Children whose pediatrician suspects the presence of disturbances in the functioning of the heart are registered with a dispensary for this disease and are required to undergo examination by a cardiologist once a year or every six months. This allows you to observe the dynamics of the development of the process, as well as timely notice the deterioration of the condition.

Diagnosis and treatment

To make a decision on possible treatment methods for a particular disease, a specialist sends the patient for a comprehensive examination.

Diagnostics

Only one method of instrumental examination can provide a reliable picture when diagnosing the described condition - an electrocardiogram. The study is usually carried out in case of complaints about a concomitant disease or for preventive purposes. Thus, abnormalities in the functioning of the supraventricular structures are discovered by chance. During inspection and simple listening, violations of this kind are not recorded.

Since the syndrome is predominantly found in children, it makes sense to take a closer look at what ECG signs are used to conclude its presence.

  • Shorter line length of PQ, QT intervals.
  • Reduced width of the ventricular complex.
  • Deviation of the electrical axis of the heart to the right.
  • The difference between heartbeats is more than ten percent.
  • Predominance of the right ventricle over the left.
  • Change in the amplitude of the teeth (overestimation).
  • Negative T waves in the V1-V3 pattern.
  • Physiological alternation of the ventricular complex.
  • Splitting of the QRS complex in lead V4.
  • Deformation of the ventricular complex (on the recording it looks like jaggedness of the ascending limb of the S wave or as a narrow one, with a small amplitude r' in the V3R - V5R and V1 scheme).

The above features are a variant of the norm for children. Some of them are caused by the physiologically small (for a given age optimal) thickness of the chest wall, others by the location of the organ in the chest. When it comes to an adult patient with some of the above signs that appear on the cardiogram, there are individual characteristics of the functioning of the heart.

Since sometimes the syndrome can cause discomfort after heavy physical exertion, it makes sense to talk about differential diagnosis. So, often unpleasant sensations caused by a malfunction of the pancreas, stomach, and so on can be mistaken for heart pain.


Treatment

Since the condition in question is not a disease and does not pose a threat to human health and life, it does not require treatment or correction.

Suspicious patients, especially when it comes to the parents of a child who has ECG symptoms of supraventricular crest syndrome, often insist on treatment and medical care. In such cases, vitamin-mineral complexes and some other drugs may be prescribed to prevent diseases and strengthen the cardiovascular system.

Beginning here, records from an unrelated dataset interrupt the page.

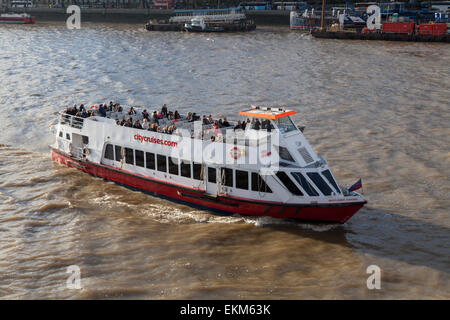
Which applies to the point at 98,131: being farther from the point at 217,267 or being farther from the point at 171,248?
the point at 217,267

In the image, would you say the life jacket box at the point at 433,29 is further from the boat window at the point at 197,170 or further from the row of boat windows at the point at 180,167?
the boat window at the point at 197,170

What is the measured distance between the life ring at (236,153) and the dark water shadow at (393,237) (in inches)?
103

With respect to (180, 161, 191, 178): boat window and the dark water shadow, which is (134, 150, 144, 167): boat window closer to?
(180, 161, 191, 178): boat window

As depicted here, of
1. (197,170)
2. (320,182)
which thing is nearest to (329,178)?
(320,182)

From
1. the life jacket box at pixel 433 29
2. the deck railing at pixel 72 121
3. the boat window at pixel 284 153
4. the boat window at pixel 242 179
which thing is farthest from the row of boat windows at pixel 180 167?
the life jacket box at pixel 433 29

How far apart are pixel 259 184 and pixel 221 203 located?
1704mm

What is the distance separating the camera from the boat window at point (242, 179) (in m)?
17.6

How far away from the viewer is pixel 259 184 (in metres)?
17.4

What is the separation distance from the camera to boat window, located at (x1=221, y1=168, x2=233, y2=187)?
58.6ft

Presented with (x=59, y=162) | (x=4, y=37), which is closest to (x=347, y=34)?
(x=4, y=37)

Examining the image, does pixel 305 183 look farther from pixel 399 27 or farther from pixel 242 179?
pixel 399 27

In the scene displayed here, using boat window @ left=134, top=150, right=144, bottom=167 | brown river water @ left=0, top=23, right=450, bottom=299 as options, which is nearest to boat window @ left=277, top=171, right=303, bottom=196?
brown river water @ left=0, top=23, right=450, bottom=299

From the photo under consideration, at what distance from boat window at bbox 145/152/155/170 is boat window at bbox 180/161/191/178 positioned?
1.43 meters

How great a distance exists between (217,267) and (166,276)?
151cm
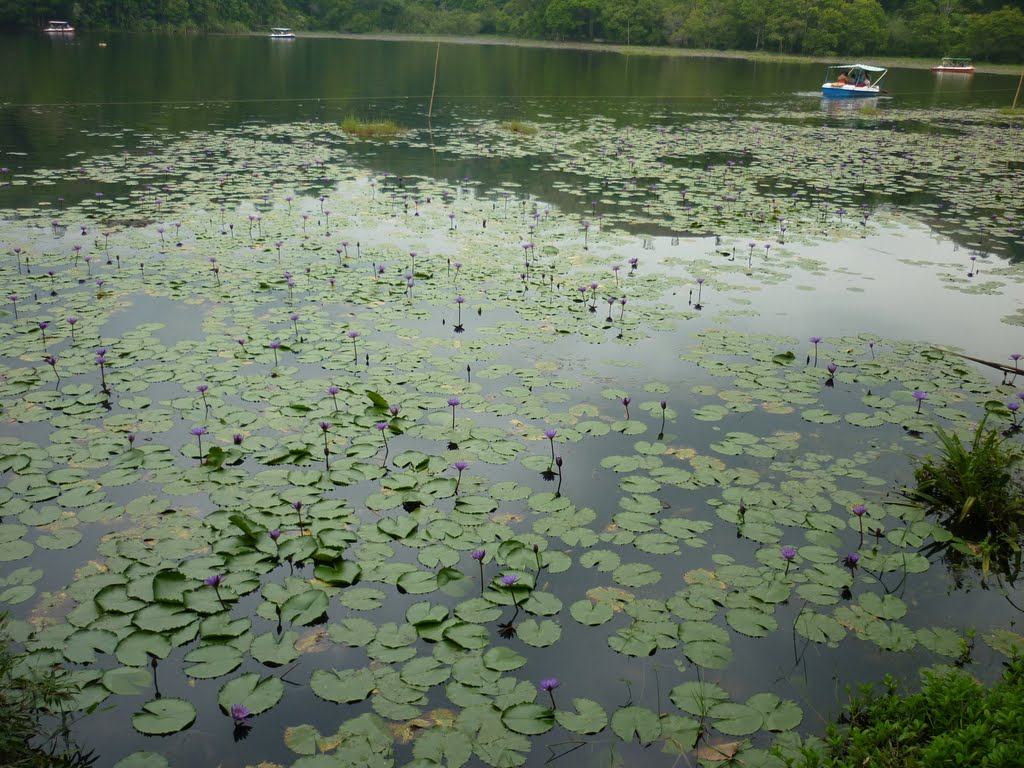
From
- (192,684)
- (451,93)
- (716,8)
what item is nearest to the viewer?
(192,684)

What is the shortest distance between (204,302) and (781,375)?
4.08 m

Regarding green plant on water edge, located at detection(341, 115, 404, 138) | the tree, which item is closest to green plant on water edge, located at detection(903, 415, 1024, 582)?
green plant on water edge, located at detection(341, 115, 404, 138)

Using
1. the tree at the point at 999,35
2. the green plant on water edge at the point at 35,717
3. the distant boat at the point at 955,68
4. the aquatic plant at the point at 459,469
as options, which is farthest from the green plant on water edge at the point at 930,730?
the tree at the point at 999,35

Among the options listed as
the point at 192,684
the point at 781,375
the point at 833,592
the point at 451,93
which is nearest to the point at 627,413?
the point at 781,375

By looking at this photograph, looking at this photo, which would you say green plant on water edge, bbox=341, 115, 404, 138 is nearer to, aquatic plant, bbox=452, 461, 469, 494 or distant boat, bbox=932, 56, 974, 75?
aquatic plant, bbox=452, 461, 469, 494

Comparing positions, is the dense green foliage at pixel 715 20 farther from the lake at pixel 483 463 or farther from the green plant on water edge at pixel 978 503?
the green plant on water edge at pixel 978 503

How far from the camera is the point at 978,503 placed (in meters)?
3.22

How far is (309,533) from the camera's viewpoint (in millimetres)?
3037

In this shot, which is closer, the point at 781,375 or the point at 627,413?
the point at 627,413

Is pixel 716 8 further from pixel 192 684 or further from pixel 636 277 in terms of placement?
pixel 192 684

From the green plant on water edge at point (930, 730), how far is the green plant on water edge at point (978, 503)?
2.70ft

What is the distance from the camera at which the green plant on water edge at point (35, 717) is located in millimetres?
1997

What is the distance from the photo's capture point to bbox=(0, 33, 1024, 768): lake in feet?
7.70

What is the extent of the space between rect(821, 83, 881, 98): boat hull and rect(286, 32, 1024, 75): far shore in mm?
19645
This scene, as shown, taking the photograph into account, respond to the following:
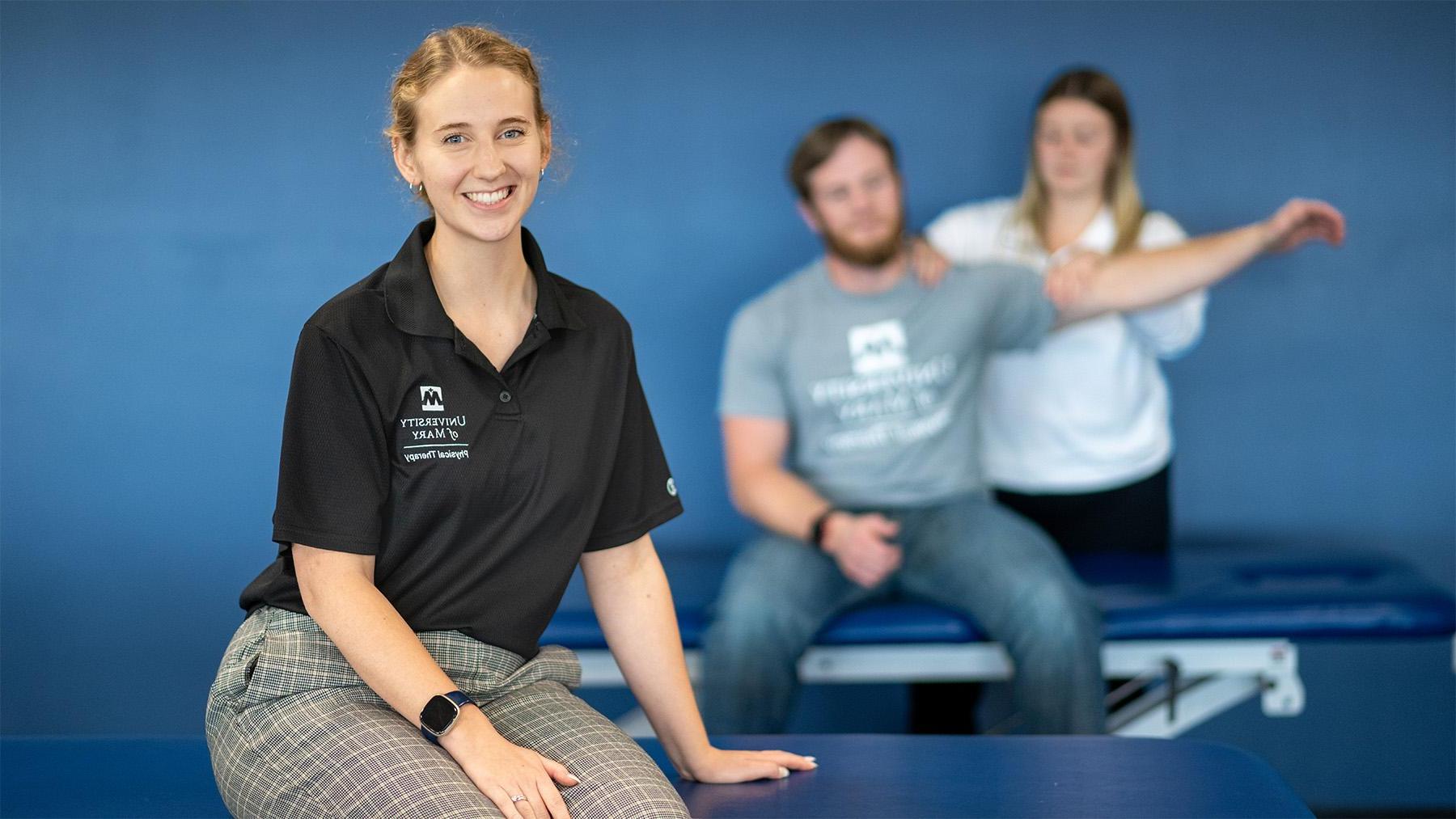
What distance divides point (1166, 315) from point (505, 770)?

Adult patients may be at risk of developing cardiovascular diseases in the following cases:

  • hereditary predisposition;
  • presence of bad habits (smoking, alcohol abuse);
  • increased blood cholesterol levels;
  • high blood pressure;
  • sedentary lifestyle;
  • excess weight.

In such cases, it is worth taking care of prevention, for which it is recommended to consult a cardiologist. You can take the following medications:

  • In their pure form, vitamins are A, B1, B6, E, C, P, F, Q10.
  • In their pure form, minerals are potassium, magnesium, calcium, phosphorus, selenium.
  • "Ascorutin".
  • "Asparkam."
  • Other vitamin and mineral complexes, balanced in composition and prescribed if there are reasons for the development of diseases.
  • Prevention includes lifestyle modification, proper nutrition, moderate physical activity and the absence of bad habits.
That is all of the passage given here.